Question

Quality Contol For Illumina Transcriptome Reads

2

Entering edit mode

14.1 years ago

Plantae ▴ 390

We have sequencing one species transcriptome using Illumina GA II, reads are 50bp on average. Using a sliding window method, reads are trimmed according to their base qualities: eg, with a 4 base sliding window, if the average quality value for this window is lower than 20, then this streches of sequence are trimmed out from the original read.

This method generate several short trimmed reads, from 1bp to 50bp.

My question is that should i filter out reads that are too short, for example, exclude all reads shorter than 20bp in further analysis (mapping to reference genome)

If so, which length cutoff should be used?

illumina trimming length • 5.1k views

ADD COMMENT • link updated 14.1 years ago by Darked89 4.7k • written 14.1 years ago by Plantae ▴ 390

score 2 · Answer 1 · 2011-05-22

2

Entering edit mode

14.1 years ago

Bioquant ▴ 160

You could first run FastQC on your data. This will give you boxplot of quality score for each base pair position. From this you can get a rough estimate of the read length which have good quality score. According to my experience reads should be at least 25bp long to get reasonably good results.

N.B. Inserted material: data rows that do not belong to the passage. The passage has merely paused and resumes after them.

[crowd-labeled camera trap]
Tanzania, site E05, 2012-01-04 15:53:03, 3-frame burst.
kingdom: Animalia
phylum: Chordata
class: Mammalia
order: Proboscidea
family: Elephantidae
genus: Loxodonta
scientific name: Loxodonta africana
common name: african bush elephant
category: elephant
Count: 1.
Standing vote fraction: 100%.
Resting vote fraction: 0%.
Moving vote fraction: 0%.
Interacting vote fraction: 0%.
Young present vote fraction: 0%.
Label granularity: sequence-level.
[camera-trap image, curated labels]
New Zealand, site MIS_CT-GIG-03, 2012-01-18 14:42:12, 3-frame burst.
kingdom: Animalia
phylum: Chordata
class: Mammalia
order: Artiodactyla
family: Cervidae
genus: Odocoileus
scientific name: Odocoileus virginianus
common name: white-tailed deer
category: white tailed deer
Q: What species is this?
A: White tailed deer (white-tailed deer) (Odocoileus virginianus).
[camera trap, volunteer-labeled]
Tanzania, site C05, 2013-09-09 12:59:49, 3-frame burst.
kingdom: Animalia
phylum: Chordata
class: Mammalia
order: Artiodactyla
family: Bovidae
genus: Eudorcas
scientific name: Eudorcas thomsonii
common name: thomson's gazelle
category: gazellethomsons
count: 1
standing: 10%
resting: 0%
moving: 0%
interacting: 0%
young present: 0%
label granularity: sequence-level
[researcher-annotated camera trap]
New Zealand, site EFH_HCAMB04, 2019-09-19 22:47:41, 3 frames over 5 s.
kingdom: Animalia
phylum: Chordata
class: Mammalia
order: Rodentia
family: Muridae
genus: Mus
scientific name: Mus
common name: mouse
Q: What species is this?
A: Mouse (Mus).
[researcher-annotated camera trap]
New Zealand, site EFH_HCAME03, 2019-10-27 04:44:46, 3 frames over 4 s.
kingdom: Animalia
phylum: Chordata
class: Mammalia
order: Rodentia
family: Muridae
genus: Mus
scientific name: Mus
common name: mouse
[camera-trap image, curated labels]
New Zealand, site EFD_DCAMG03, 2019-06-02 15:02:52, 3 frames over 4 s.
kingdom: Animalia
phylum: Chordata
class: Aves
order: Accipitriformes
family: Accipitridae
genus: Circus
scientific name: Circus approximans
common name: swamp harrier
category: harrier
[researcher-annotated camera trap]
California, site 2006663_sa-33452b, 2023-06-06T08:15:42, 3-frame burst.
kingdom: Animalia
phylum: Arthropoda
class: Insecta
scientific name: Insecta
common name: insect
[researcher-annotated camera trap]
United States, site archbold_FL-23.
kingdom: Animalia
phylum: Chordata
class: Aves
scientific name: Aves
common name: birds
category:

ADD COMMENT • link 14.1 years ago by Bioquant ▴ 160

0

Entering edit mode

Yes, i use FASTQC to view the data, but after trimming, all reads seems to be good (low quality bases have been trimmed out, leaving only high quality bases). The problem is that we should filtered out some reads that are too short, but I haver no idea about setting this length cutoff.

ADD REPLY • link 14.1 years ago by Plantae ▴ 390

score 0 · Answer 2 · 2011-05-22

Maybe you should consider use prinseq (http://sourceforge.net/projects/prinseq/files/standalone/), you can filter out reads with low quality, filter reads that shorter than 'integer' bp, and trim the poly A tails from 5' and 3' ends. Again if you do not want to perform filters on quality (since you done that already), you can use prinseq to filter to short reads. I'll recommend use at least 25bp long reads for downstream analysis.

Ilia

score 0 · Answer 3 · 2011-05-23

You don't necessarily need to do a hard cutoff for length. But (of course) as your reads get shorter, they are more likely to map to multiple places in the genome. This will likely slow down alignment. But, you could keep only hits that map uniquely to a single location and discard the rest following alignment.

score 0 · Answer 4 · 2011-05-23

Illumina qualities are not reliable: I got 96bp RNA-Seq reads with 96 Bs as a quality string which were mapped with few mismatches to the genome. Depends on application, but since when it comes to RNA-Seq mapping more uniquely mapped reads are usually better, I would not spend too much time trying to get "perfect quality" set. Map them first with something what can trim the unmapped ends, check if mappings are unique and go from there.

I guess that here and there you may see some reads mapping to a "wrong" paralogue (= wrong base matching better the non-expressed gene), but if you are doing it for primarily de novo gene annotation it is still OK.